• _Текст_
════════════════

Книга Постмодерн культуры и культура постмодерна. Лекции по теории культуры, страница 28. Автор книги Александр Викторович Марков

Разделитель для чтения книг в онлайн библиотеке

Онлайн книга «Постмодерн культуры и культура постмодерна. Лекции по теории культуры»

Cтраница 28

Программа ангажированности до сих пор осуществляется французскими интеллектуалами, скажем, Ален Бадью, французский левый интеллектуал, один из самых авторитетных в современной Франции, критиковал политику кабинетов Саркози и Олланда: эти политики пытаются одновременно быть социалистами и капиталистами, националистами и всеевропейцами и так действуют, заметим, как многоидейный Одиссей Адорно.

Бадью говорит, что эти политики просто ждут, пока все в политическом классе перессорятся, а потом приходят и делают какое-то заявление, которое вроде бы всех должно примирить. Они выступают как простые носители власти, как носители суверенитета, которые заведомо переигрывают любые волевые стремления других субъектов политики.

════════════════

• _Исходные записи_

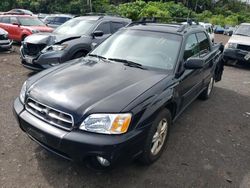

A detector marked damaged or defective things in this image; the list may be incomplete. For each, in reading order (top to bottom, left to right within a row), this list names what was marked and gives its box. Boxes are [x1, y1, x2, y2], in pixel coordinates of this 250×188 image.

damaged vehicle [19, 15, 131, 70]
wrecked car [19, 15, 131, 71]
damaged vehicle [224, 23, 250, 64]
damaged vehicle [13, 20, 224, 169]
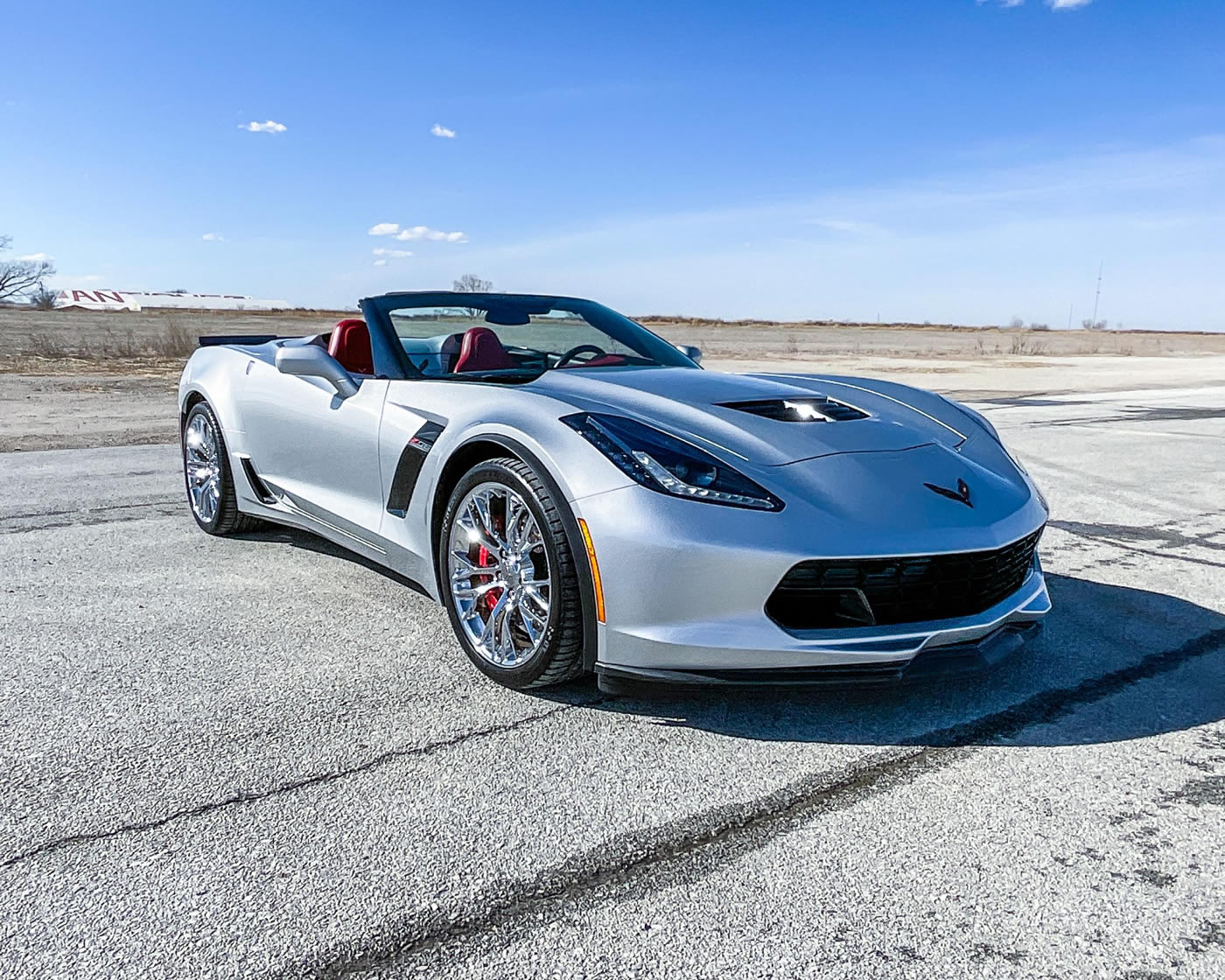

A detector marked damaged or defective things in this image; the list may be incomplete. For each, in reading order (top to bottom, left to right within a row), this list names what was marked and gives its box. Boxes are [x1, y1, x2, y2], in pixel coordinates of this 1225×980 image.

cracked asphalt [2, 385, 1225, 980]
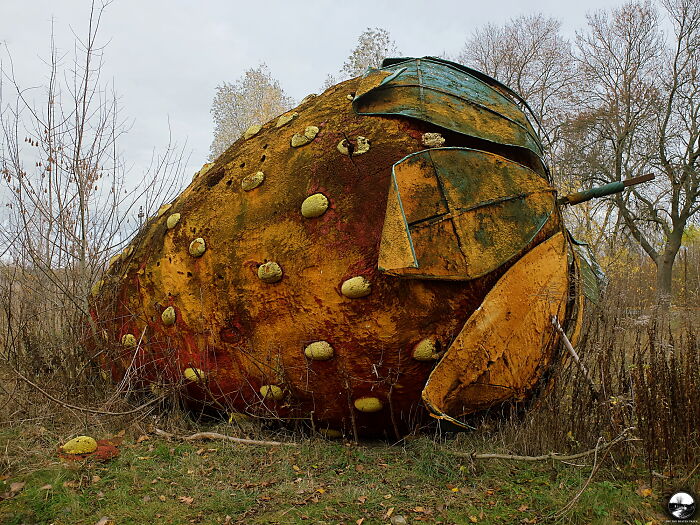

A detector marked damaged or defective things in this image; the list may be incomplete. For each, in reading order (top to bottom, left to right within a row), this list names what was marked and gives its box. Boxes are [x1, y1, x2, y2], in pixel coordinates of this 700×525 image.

broken metal panel [352, 57, 544, 159]
orange rust patina [87, 56, 592, 438]
corroded metal sculpture [90, 57, 604, 436]
broken metal panel [380, 146, 556, 278]
broken metal panel [424, 233, 572, 426]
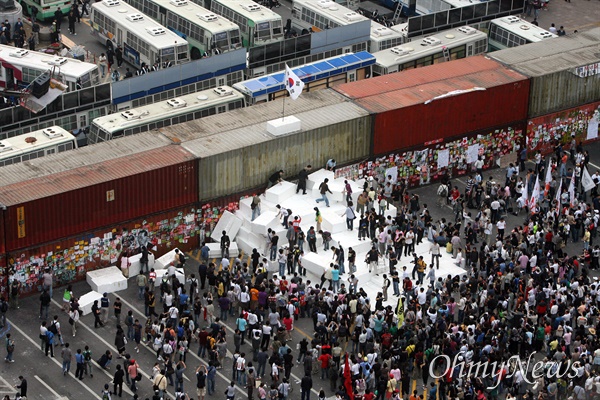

════════════════

• _Задания_
a - Повторите дословно фрагмент лекции о Бадью — всё от слов «Программа ангажированности до» до слов «других субъектов политики.».
b - Допишите следующую часть фрагмента лекции о Бадью, продолжив его сразу после последнего приведённого предложения.
Записи здесь никак не используются.

• _Ответы_
a -
Программа ангажированности до сих пор осуществляется французскими интеллектуалами, скажем, Ален Бадью, французский левый интеллектуал, один из самых авторитетных в современной Франции, критиковал политику кабинетов Саркози и Олланда: эти политики пытаются одновременно быть социалистами и капиталистами, националистами и всеевропейцами и так действуют, заметим, как многоидейный Одиссей Адорно.

Бадью говорит, что эти политики просто ждут, пока все в политическом классе перессорятся, а потом приходят и делают какое-то заявление, которое вроде бы всех должно примирить. Они выступают как простые носители власти, как носители суверенитета, которые заведомо переигрывают любые волевые стремления других субъектов политики.

b -
Важными терминами ангажированной критики становятся власть, присвоение, контроль. Существенным оказывается общее представление, выработанное в критике культуры, что разум в просвещенческом изводе побеждает волю, поэтому всегда торжествует мнимо разумное заявление политического лидера.

Программа ангажированности конечно же связана с тем, что в послевоенной Франции необходимо было, с одной стороны, расстаться со злом коллаборационизма, а для этого в политике должны были участвовать философы, то есть люди, которых никто не заподозрит в корысти, а с другой стороны, в республиканской Франции всегда были сильны социалистические идеи, и философы должны были осуществлять их критику, чтобы за социализм не было выдано что-то другое.

Ангажированность и вообще социальная вовлеченность континентальной философии культуры сказывается во всем. Я уже говорил на прошлой лекции, что «заумные», как некоторые студенты жалуются, работы Жака Деррида, что, мол, невозможно понять даже два абзаца, имеют непосредственную связь со вполне конкретными социальными вопросами: об иммиграции, о статусе беженцев, о постколониальном наследии Франции.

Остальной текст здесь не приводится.